Philipp
Meyer, Le fils,
Albin
Michel,
Paris, 2014.
Traduit de
l'anglais par Sarah Gurcel.
C'est dans
les immensités du Texas, du moment de la conquête de ce territoire, à son
appropriation par les grandes familles du pétrole constituées aux Vingtième
siècle que nous transporte Philipp Meyer par cette magistrale saga familiale:
celle des McCullough. A travers les destinées de trois d'entre eux, c'est
l'histoire des luttes contre les tribus indiennes et plus généralement
l'histoire de cette état du sud qui est racontée en filigrane.
Le fondateur
de cette grande famille, c'est Eli. Son histoire commence dans la deuxième
moitié du 19ème siècle, quand jeune adolescent, seul avec sa mère, son frère et
sa sœur, ils subissent une attaque d'une violence inouïe de Comanches qui violent et massacrent tout le monde alors
que son père est parti en mission quelque part aux Etats-Unis. Lui et son frère
sont dans un premier temps tous les deux épargnés afin d'intégrer la tribu
comme bons à tout faire. Mais, suite à la mort du frère et grâce à son
caractère et ses capacités hors-normes, il est pleinement intégré à la tribu
pour en devenir, après une longue initiation, un membre à part entière.
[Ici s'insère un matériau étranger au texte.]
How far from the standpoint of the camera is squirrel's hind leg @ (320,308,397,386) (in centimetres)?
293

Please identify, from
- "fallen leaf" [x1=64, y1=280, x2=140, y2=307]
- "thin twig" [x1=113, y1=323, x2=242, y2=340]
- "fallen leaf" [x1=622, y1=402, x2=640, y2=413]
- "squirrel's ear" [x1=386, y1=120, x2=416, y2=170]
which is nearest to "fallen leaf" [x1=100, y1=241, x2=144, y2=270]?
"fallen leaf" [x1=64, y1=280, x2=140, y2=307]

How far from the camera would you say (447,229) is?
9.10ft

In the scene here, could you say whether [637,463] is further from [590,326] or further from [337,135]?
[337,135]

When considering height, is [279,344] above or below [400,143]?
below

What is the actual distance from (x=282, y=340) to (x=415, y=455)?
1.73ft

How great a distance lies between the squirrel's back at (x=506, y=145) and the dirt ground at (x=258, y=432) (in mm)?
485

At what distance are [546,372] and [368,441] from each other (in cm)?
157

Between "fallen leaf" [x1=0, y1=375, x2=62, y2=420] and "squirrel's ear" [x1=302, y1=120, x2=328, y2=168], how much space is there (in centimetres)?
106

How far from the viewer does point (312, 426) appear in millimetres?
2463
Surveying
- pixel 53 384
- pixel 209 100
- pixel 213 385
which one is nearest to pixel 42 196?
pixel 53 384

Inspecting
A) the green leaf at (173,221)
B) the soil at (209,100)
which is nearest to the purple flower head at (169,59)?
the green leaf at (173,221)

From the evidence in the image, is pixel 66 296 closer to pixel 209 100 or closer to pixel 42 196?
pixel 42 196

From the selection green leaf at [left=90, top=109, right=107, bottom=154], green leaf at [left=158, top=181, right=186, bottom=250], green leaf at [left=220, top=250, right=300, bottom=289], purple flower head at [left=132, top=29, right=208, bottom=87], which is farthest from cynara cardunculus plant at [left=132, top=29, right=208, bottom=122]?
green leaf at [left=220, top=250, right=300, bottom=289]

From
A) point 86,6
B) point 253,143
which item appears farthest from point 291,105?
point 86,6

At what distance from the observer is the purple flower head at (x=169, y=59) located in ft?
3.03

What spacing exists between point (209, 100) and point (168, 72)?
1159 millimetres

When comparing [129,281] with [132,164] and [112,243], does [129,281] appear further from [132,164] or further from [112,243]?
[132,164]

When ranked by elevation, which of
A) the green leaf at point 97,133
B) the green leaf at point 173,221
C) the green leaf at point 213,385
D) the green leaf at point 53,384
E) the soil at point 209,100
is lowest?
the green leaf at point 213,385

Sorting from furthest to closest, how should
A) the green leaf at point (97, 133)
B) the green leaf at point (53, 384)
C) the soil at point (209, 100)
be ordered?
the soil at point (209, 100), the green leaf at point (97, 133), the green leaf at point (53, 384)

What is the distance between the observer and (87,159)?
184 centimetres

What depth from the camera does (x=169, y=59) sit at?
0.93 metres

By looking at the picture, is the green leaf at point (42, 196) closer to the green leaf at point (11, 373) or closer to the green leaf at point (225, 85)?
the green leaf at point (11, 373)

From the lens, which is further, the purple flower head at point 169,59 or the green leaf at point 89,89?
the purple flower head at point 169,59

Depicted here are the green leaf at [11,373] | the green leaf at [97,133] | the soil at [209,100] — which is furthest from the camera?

Incroyablement bien racontée, son histoire est aussi le récit de la vie au sein
d'une tribu indienne, avec sa hiérarchie, ses coutumes, ses façons de vivre et
les incroyables relations tissées avec les conquérants américains. Par
différents concours de circonstance, celui qui était l'otage des Indiens
deviendra finalement le Colonel, sorte de patriarche souvent abjecte, parfois
protecteur et surtout fondateur de la terrible dynastie des McCullough,
famille enrichie d'abord par l'élevage et la propriété terrienne, puis par le pétrole, sans pitié avec ses
adversaires, en particulier si ceux-ci sont d'origine mexicaine.
La seconde
figure des McCullough, la dernière de cette grande famille, c'est Jeanny,
petite fille du Colonel, que l'on retrouve dès le début du roman mourante,
allongée sur le sol de la maison familiale. Sa lente agonie est l'occasion pour
elle, et pour nous, de voir défiler devant ses yeux les grandes étapes de sa
vie. Cette fille garçon-manqué, ce cowboy féminin a pris très jeune pour modèle
son grand-père. Totalement hermétique à toute forme d'éducation féminine telle
qu'on la proposait en ce temps à toute jeune fille de bonne famille, c'est plutôt
sur un cheval fou, ou avec un lasso entre les mains qu'elle s'épanouit. C'est
elle qui va moderniser le groupe pétrolier et l'ouvrir à l'étranger en
s'imposant face à la volonté des hommes qui l'entourent et qui constituent le
terrible monde des affaires en Amérique au Vingtième siècle. Face à tous ces
hommes, et parfois maris, qui ont essayé de la mettre sur la touche, elle devra
faire face à de nombreux aléas de la vie, jusqu'à ce que le passé de la famille
lui revienne brutalement dans la figure comme un boomerang, faisant d'elle une sorte de victime
expiatoire d'une terrible malédiction jetée sur la famille par tous les
descendants de ses trop nombreuses victimes.
Quant à
Peter, le fils du Colonel, lui, en est tout l'inverse. Utopiste rêveur,
profondément pacifiste et anti-violent, il contraste parfaitement avec ses
frères et fils partis combattre en Europe lors des guerres mondiales. Forcément
opposé à tous les actes perpétrés par le Colonel, et profondément choqué par le
sort réservé par celui-ci aux Garcia, cette famille de Mexicains voisines des
McCullough, dont se débarrasse sans pitié son père. Il ne cesse de consigner
dans ses carnets ses réflexions et états d'âme. Sa vie bascule le jour où Maria
Garcia, seule rescapée du massacre de sa
famille décimée par le Colonel, réapparaîtra. Son amour pour elle le mènera
jusque dans un Mexique en pleine révolution. Il aura certainement la fin la plus glorieuse des McCullough.
Au travers
de ces trois destins, c'est l'histoire de l'Amérique qui est contée. De cette
Amérique conquérante, qui ne laisse aucune place aux faibles et qui écrase ceux
qu'elle juge indésirables. C'est l'histoire de l'extinction des Indiens et de
la naissance du capitalisme, capable de pousser les gens au pire, jusqu'à
trahir au sein de sa propre famille. C'est l'histoire de la lutte contre
l'esclavagisme, celle de la guerre de sécession. Tout cela vu par les yeux de
ceux qui y participent, des plus proches témoins des événements.